21-BD regulates tight junctiońs proteins localization.
Confluent monolayers of MDCK cells, grown on filters, were maintained in control medium (A, B, C) or treated with 50 µM 21-BD for 48 h (D, F, G) and processed for immunofluorescence, using antibodies against the TJs proteins: the integral membrane proteins claudin-4 (Cldn-4, A, D green) and claudin-2 (Cldcn-2, B, E red) and the peripheral membrane protein ZO-1 (C, E, red). Nuclei were stained with TOPRO (blue). 21-BD increases claudin-4 and ZO-1 expression at the tight junction (arrows) and in the cytoplasma (arrow heads), while simultaneously reduces the expression of claudin-2.
Figure 8.
21-BD increases the expression of Na,K-ATPase in MDCK cells.

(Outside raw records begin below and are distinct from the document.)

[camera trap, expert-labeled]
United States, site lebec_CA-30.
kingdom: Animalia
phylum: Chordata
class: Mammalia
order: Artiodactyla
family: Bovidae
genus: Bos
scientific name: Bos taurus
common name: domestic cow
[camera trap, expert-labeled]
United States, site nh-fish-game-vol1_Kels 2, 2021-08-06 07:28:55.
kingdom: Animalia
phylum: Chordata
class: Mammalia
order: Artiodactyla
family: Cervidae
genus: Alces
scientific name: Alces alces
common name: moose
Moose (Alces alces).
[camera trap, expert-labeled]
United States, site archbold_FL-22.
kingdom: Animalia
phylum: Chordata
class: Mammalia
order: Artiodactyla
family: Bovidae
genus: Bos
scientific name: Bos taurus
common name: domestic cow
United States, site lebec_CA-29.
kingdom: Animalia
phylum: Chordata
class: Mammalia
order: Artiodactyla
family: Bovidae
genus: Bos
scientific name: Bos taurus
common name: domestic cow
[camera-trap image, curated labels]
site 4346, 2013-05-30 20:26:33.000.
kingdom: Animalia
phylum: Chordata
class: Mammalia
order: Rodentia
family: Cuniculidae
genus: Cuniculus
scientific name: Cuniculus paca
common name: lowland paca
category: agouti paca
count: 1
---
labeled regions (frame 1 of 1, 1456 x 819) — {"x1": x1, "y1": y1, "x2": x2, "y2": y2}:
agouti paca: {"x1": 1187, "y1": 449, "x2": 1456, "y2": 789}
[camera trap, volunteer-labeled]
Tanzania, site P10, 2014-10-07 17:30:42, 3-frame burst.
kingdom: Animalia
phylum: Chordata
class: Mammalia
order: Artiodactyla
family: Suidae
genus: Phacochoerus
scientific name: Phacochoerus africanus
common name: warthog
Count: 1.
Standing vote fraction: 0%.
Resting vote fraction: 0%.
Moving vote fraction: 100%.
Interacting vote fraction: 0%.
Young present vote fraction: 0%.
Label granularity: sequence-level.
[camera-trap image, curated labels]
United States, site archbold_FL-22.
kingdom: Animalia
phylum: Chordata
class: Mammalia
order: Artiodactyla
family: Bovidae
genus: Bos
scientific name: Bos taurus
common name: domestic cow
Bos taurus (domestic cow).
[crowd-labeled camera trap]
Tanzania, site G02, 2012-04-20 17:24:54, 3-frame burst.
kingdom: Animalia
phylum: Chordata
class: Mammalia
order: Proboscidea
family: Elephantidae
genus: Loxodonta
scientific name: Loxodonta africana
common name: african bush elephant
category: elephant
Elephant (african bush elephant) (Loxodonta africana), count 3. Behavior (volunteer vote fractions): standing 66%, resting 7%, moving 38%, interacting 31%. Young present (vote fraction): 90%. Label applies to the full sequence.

(A) Protein cell content of the α1 subunit of the Na,K-ATPase of confluent monolayers of MDCK cells grown on filters in control medium (white bar) or treated with different concentrations of 21-BD (red bars) for 48 h; upper part of the figure A shows representative immunoblots of the α1 subunit of the Na,K-ATPase and actin, the lower part the densitometric analysis. (B and C) Na,K-ATPase α1 subunit stained with a fluoresceinated antibody (B, C, white) or Topro (blue) to detect the nuclei.